Search code examples
postgresqlindexingpostgresql-9.4postgresql-performance

Postgres multi-column index (integer, boolean, and array)


I have a Postgres 9.4 database with a table like this:

| id | other_id | current | dn_ids                                | rank |
|----|----------|---------|---------------------------------------|------|
| 1  | 5        | F       | {123,234,345,456,111,222,333,444,555} | 1    |
| 2  | 7        | F       | {123,100,200,900,800,700,600,400,323} | 2    |

(update) I already have a couple indexes defined. Here is the CREATE TABLE syntax:

CREATE TABLE mytable (
    id integer NOT NULL,
    other_id integer,
    rank integer,
    current boolean DEFAULT false,
    dn_ids integer[] DEFAULT '{}'::integer[]
);

CREATE SEQUENCE mytable_id_seq START WITH 1 INCREMENT BY 1 NO MINVALUE NO MAXVALUE CACHE 1;

ALTER TABLE ONLY mytable ALTER COLUMN id SET DEFAULT nextval('mytable_id_seq'::regclass);
ALTER TABLE ONLY mytable ADD CONSTRAINT mytable_pkey PRIMARY KEY (id);

CREATE INDEX ind_dn_ids ON mytable USING gin (dn_ids);
CREATE INDEX index_mytable_on_current ON mytable USING btree (current);
CREATE INDEX index_mytable_on_other_id ON mytable USING btree (other_id);
CREATE INDEX index_mytable_on_other_id_and_current ON mytable USING btree (other_id, current);

I need to optimize queries like this:

SELECT id, dn_ids
FROM mytable
WHERE other_id = 5 AND current = F AND NOT (ARRAY[100,200] && dn_ids)
ORDER BY rank ASC
LIMIT 500 OFFSET 1000

This query works fine, but I'm sure it could be much faster with smart indexing.
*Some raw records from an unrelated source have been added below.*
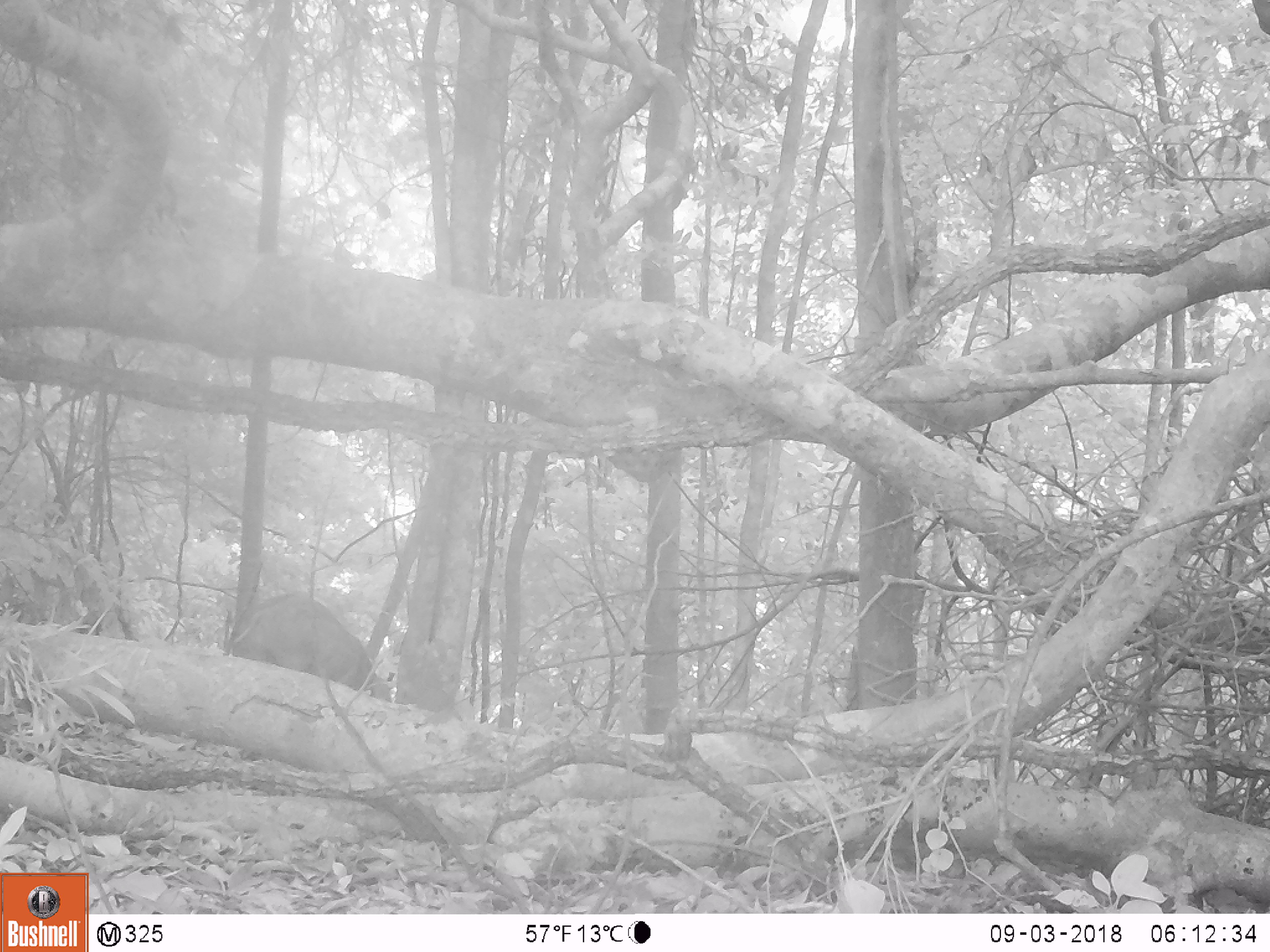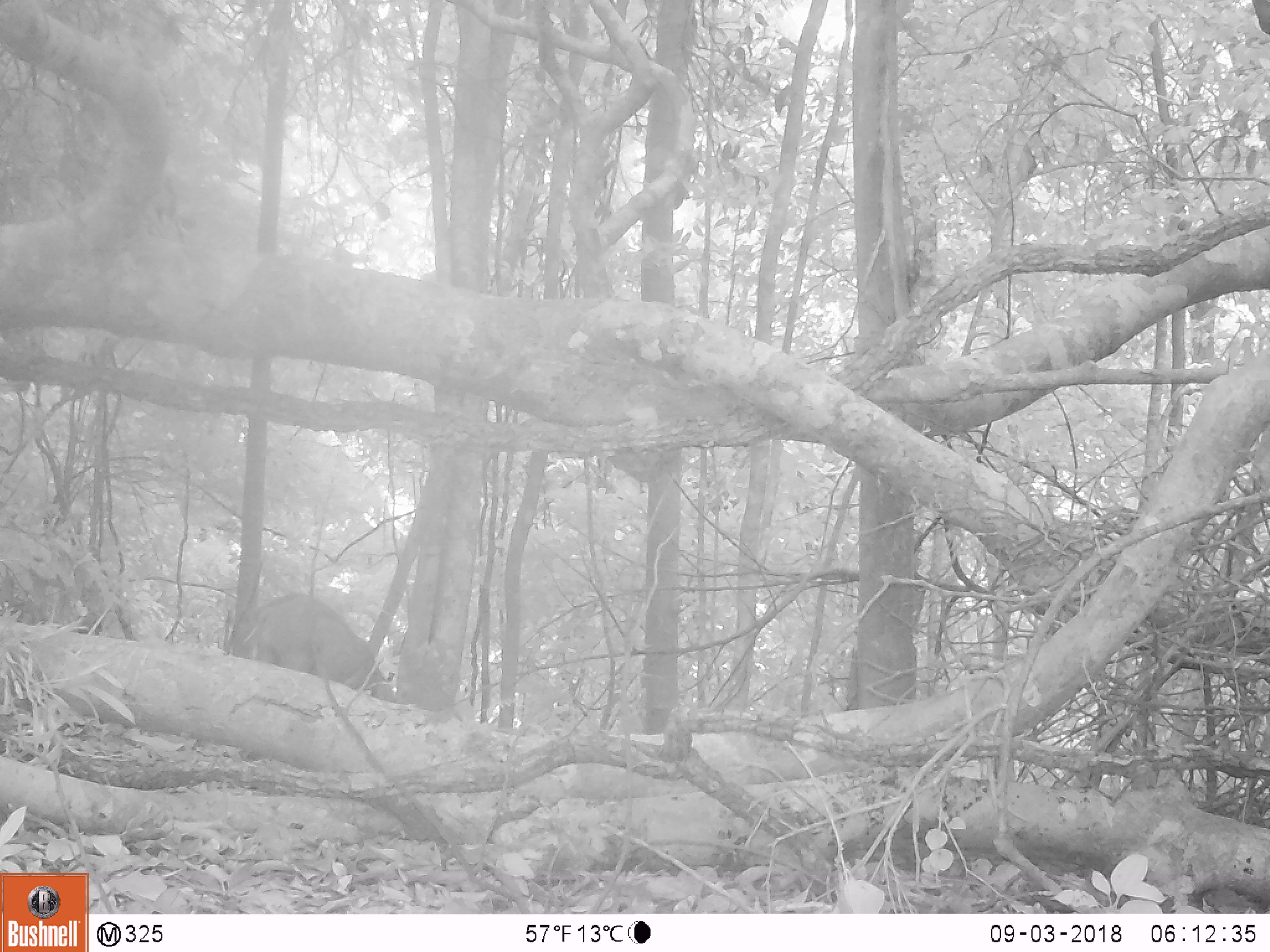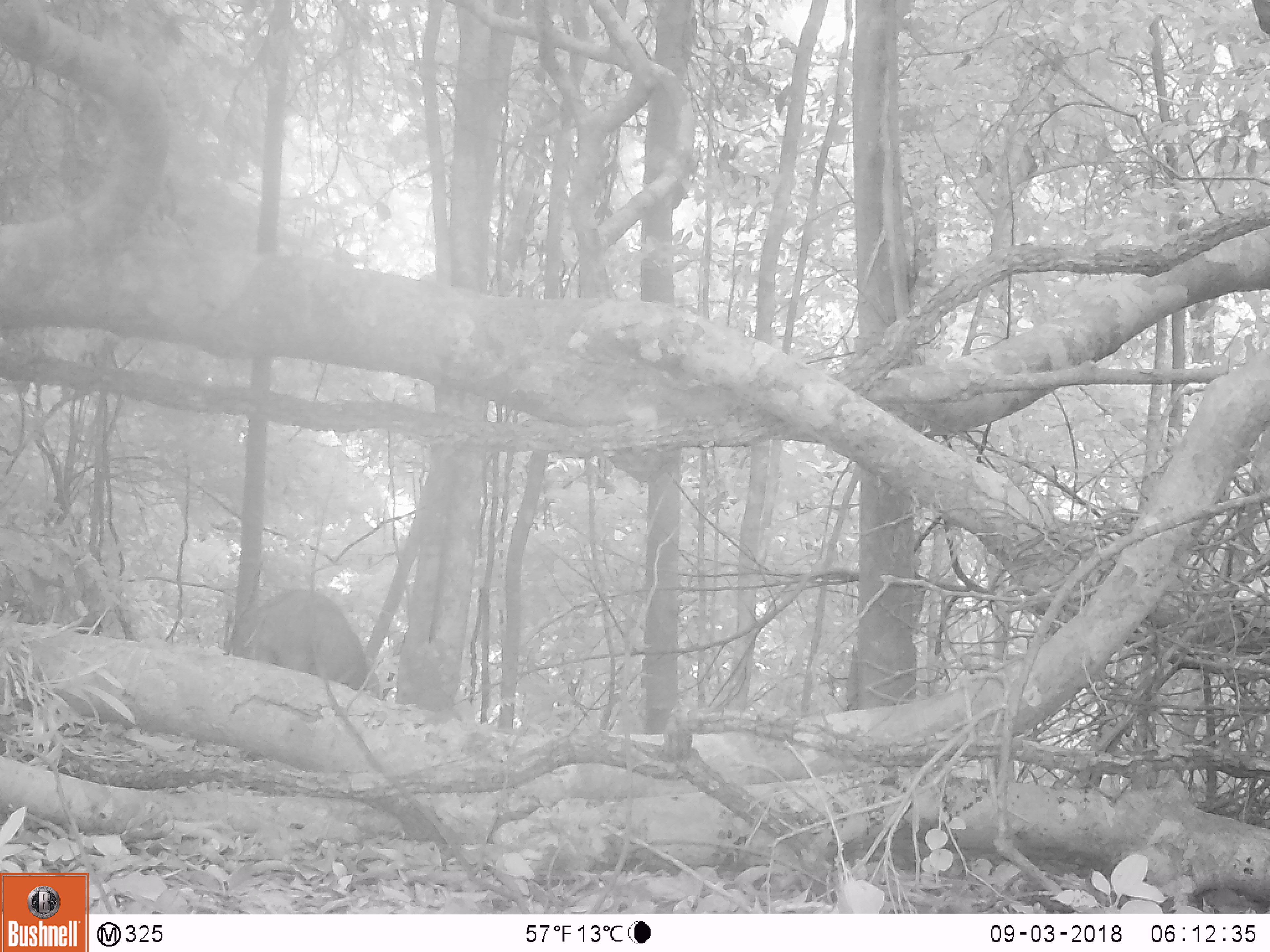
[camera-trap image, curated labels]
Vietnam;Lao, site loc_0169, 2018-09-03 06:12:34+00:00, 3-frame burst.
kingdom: Animalia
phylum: Chordata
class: Mammalia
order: Artiodactyla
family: Suidae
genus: Sus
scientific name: Sus scrofa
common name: eurasian wild pig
Eurasian wild pig (Sus scrofa). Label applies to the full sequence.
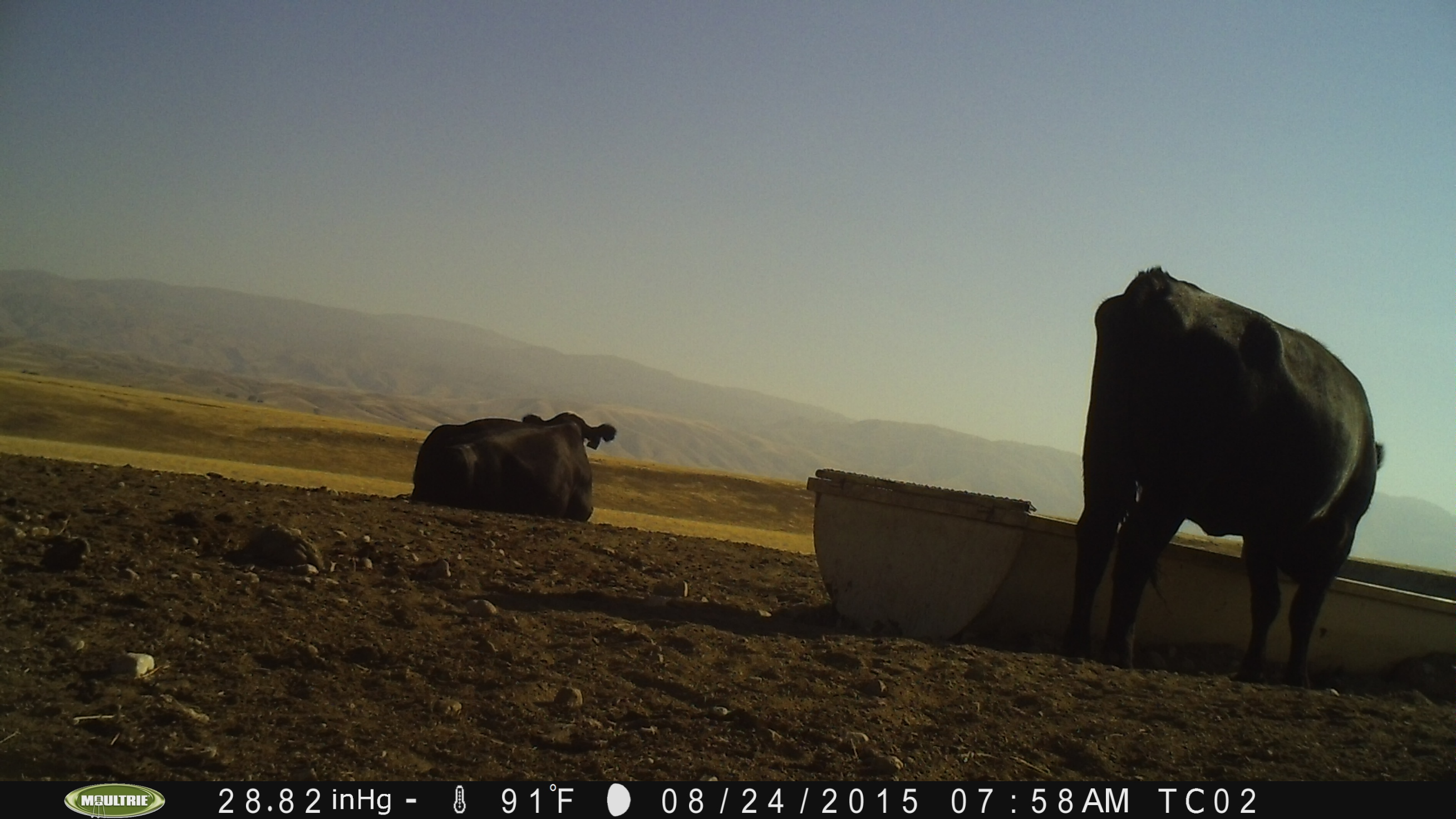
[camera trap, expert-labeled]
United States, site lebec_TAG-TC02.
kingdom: Animalia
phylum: Chordata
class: Mammalia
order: Artiodactyla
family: Bovidae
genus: Bos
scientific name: Bos taurus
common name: domestic cow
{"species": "Bos taurus (domestic cow)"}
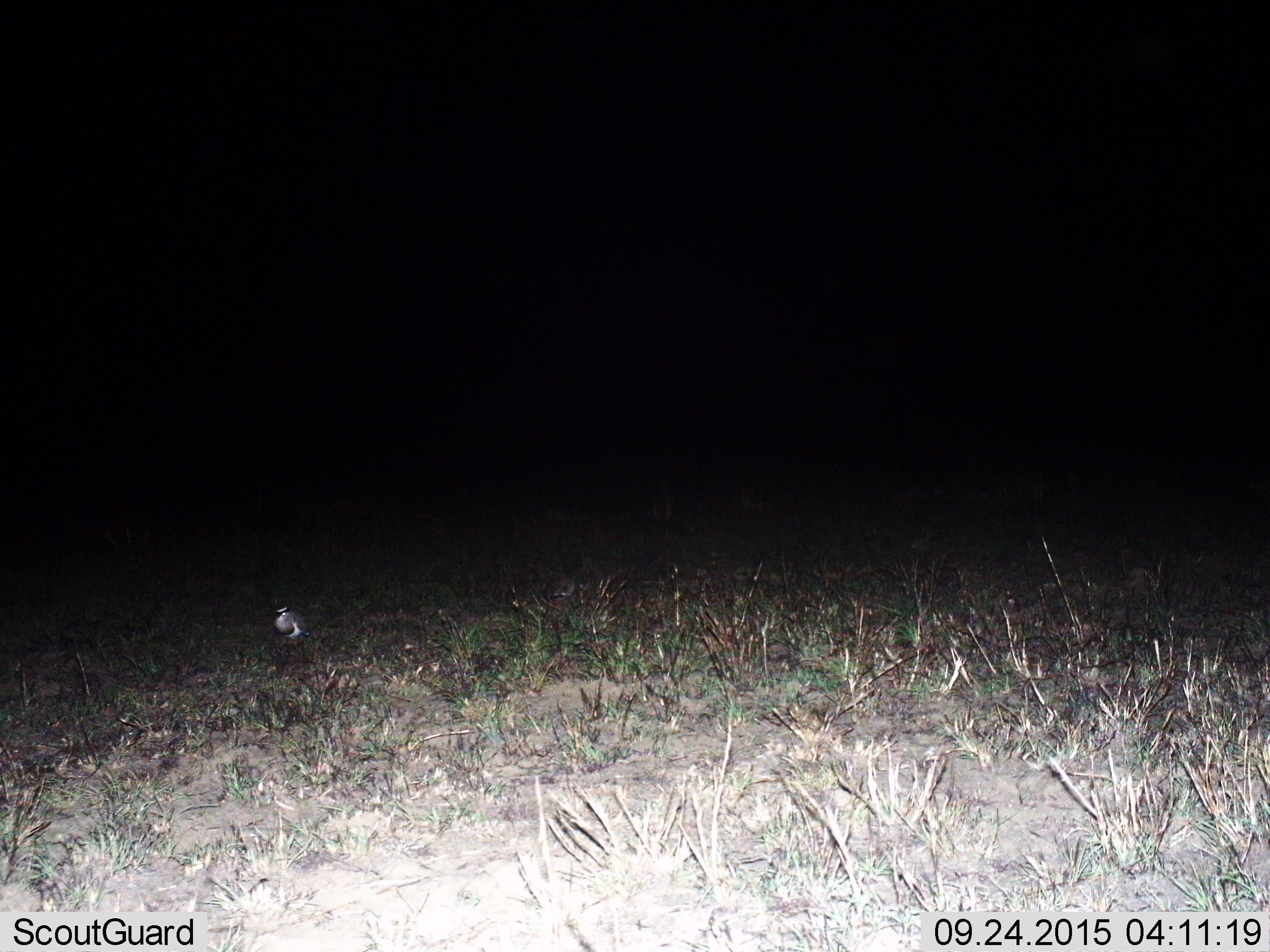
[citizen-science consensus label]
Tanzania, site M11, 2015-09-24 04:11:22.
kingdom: Animalia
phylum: Chordata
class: Aves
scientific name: Aves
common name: bird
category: otherbird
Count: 1.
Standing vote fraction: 67%.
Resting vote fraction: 17%.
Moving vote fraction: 17%.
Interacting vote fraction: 0%.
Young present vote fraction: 0%.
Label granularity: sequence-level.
There are about 250,000 rows in the table and I always have current = F as a predicate. The input array I'm comparing to the stored array will have 1-9 integers, as well. The other_id can vary. But generally, before limiting, the scan will match between 0-25,000 rows.

Here's an example EXPLAIN:

Limit  (cost=36944.53..36945.78 rows=500 width=65)
  ->  Sort  (cost=36942.03..37007.42 rows=26156 width=65)
        Sort Key: rank
        ->  Seq Scan on mytable  (cost=0.00..35431.42 rows=26156 width=65)
              Filter: ((NOT current) AND (NOT ('{-1,35257,35314}'::integer[] && dn_ids)) AND (other_id = 193))

Other answers on this site and the Postgres docs suggest it's possible to add a compound index to improve performance. I already have one on [other_id, current]. I've also read in various places that indexing can improve the performance of the ORDER BY in addition to the WHERE clause.

  1. What's the right type of compound index to use for this query? I don't care about space at all.

  2. Does it matter much how I order the terms in the WHERE clause?


Solution

    1. What's the right type of compound index to use for this query? I don't care about space at all.

    This depends on the complete situation. Either way, the GIN index you already have is most probably superior to a GiST index in your case:

    You can combine either with integer columns once you install the additional module btree_gin (or btree_gist, respectively).

    However, that does not cover the boolean data type, which typically doesn't make sense as index column to begin with. With just two (three incl. NULL) possible values it's not selective enough.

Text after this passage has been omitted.